Each moment is sharper, almost glowing with significance because it could be the last. And that both hurts and heals me in ways I can’t fully put into words.

This mix of emotions could easily spiral into postpartum depression. And truthfully, I’ve felt it knocking at my door. The exhaustion. The tears. The overwhelming “what ifs.”
But what has grounded me is the same thing that guided me through my first season of healing: slow living.
To not rush through the hard moments.
To breathe deeper in the joyful ones.
To stop trying to do it all and instead focus on being here.
Slow living isn’t about a perfectly aesthetic life. It’s about letting the small moments matter. Holding your baby an extra 10 minutes. Watching your daughter twirl in the living room. Choosing presence over perfection.
And in this fragile season of newborn life it’s not just helpful, it’s essential.
The truth? We don’t all have the same 24 hours in a day.

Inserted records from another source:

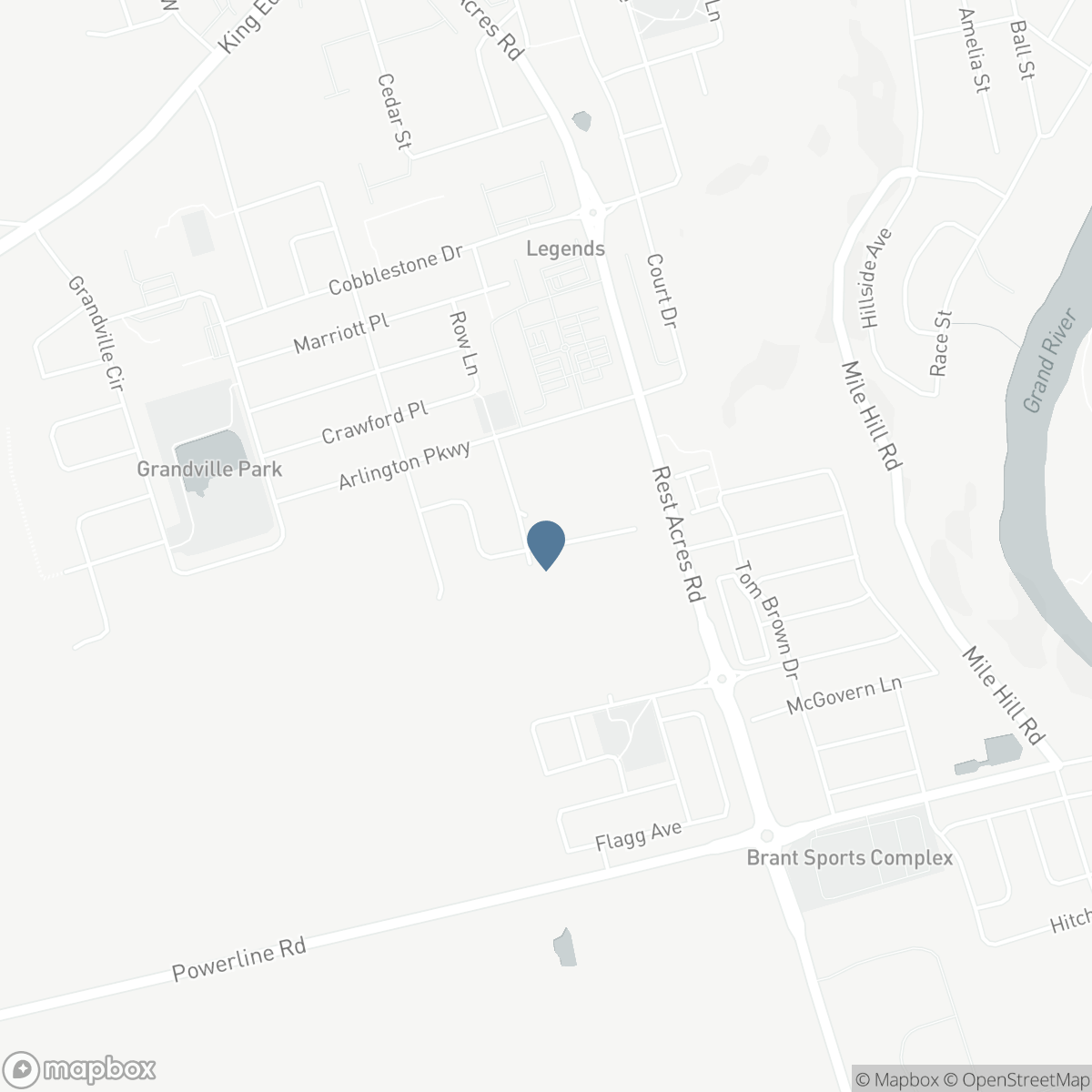 115 MATTINGLEY Street, Paris, Ontario N3L 0G4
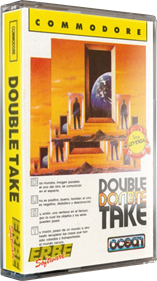 Double Take - Box - 3D Image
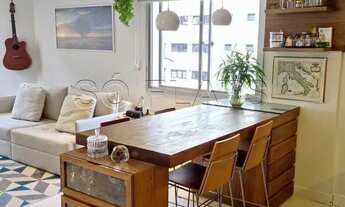 Imagem 4: Flat Ambassador, apto disponivel para venda com 45m², 01 dorm e 01 vaga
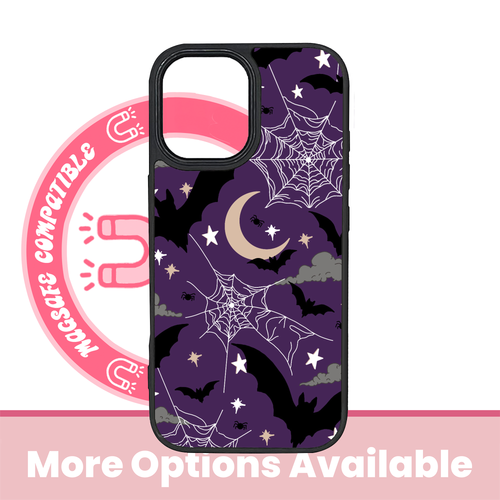 Haunted Sunset MagSafe iPhone Case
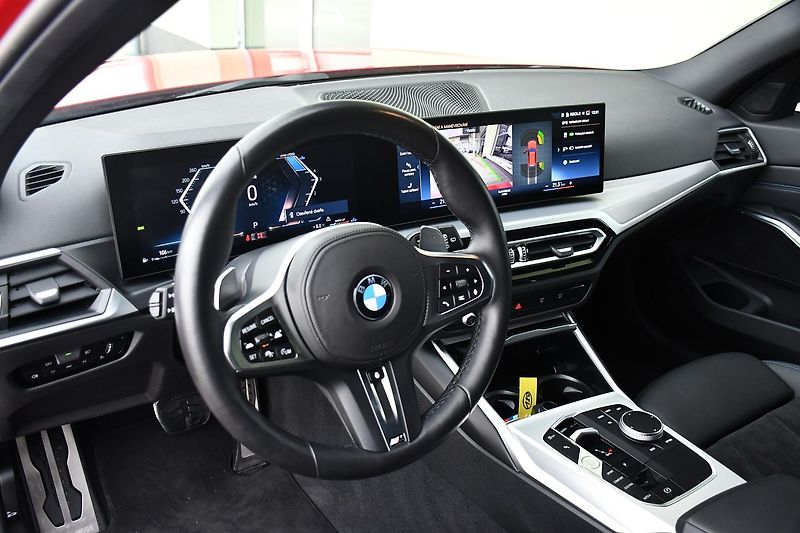 BMW Řada 3 320d xDrive MSPORT  - fotka 15 z 44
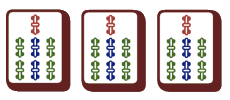 Pong in mahjong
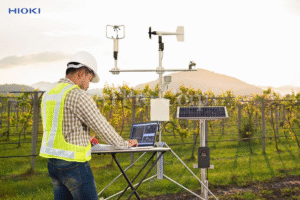 Đo quan trắc môi trường là nền tảng để kiểm soát môi trường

Moms have hours broken into pieces: nap schedules, snack times, messes to clean, meltdowns to soothe. My hours aren’t whole, but they are holy.
That’s why I created my Romanticizing Motherhood guide. It’s a way to reclaim even a few moments each morning. Not for productivity, but for presence. It helps reset my nervous system, balance my hormones, and start the day feeling like me, not just “mama.”

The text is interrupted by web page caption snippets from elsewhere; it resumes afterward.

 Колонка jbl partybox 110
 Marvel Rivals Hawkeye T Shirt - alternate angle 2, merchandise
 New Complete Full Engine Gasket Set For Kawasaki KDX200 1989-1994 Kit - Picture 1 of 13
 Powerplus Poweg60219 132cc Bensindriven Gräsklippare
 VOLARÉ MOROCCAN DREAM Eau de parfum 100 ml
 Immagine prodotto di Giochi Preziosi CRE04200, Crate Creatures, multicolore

And when I need more guidance, I lean into my Savoring Simplicity Guide. Inside are practices and rhythms I’ve carried through every stage. From the postpartum fog, to toddler chaos, to finding myself again. These aren’t just “nice ideas.” They’re lifelines that work in the thick of it all.
I don’t want to wish away these days, even when they’re exhausting. I want to live them fully.

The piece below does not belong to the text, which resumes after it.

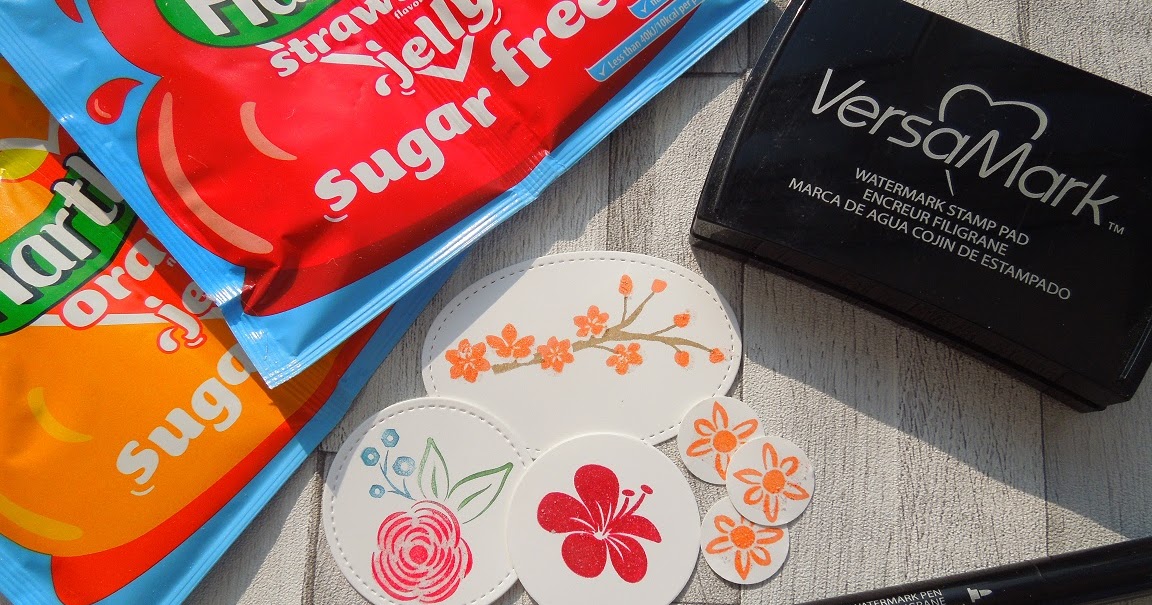 Stampin by the beach Make Your Own Scratch and Sniff Stickers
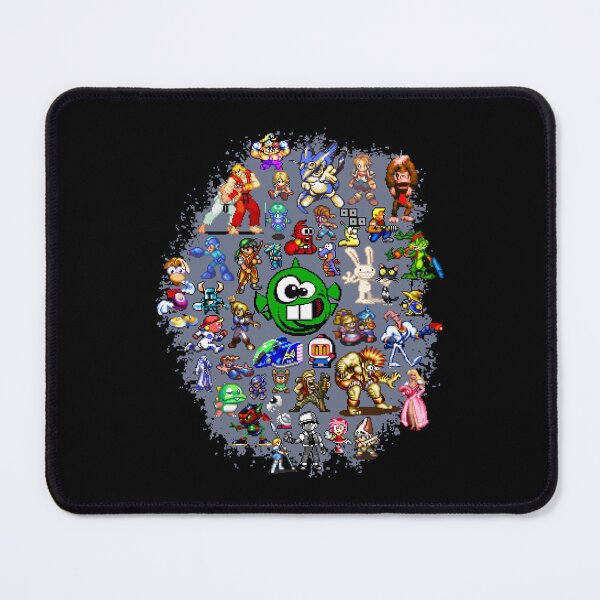 Item preview, Funny Gift For Oldschool Games Mashup designed and sold by HayleyKihn2034.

Because one day, sooner than I’d like, I’ll miss this exact season: the newborn cries, the tiny feet running across the floor, the sticky fingers reaching for me.
So instead of rushing through, I’m choosing to slow down. To savor. To notice.
Motherhood will always be a blend of grief and gratitude. Grieving the fast pace of time, while being grateful for the here and now.
And if I can hold onto anything in this season, let it be this: that I was present.
That I lived it. That I loved it, fully.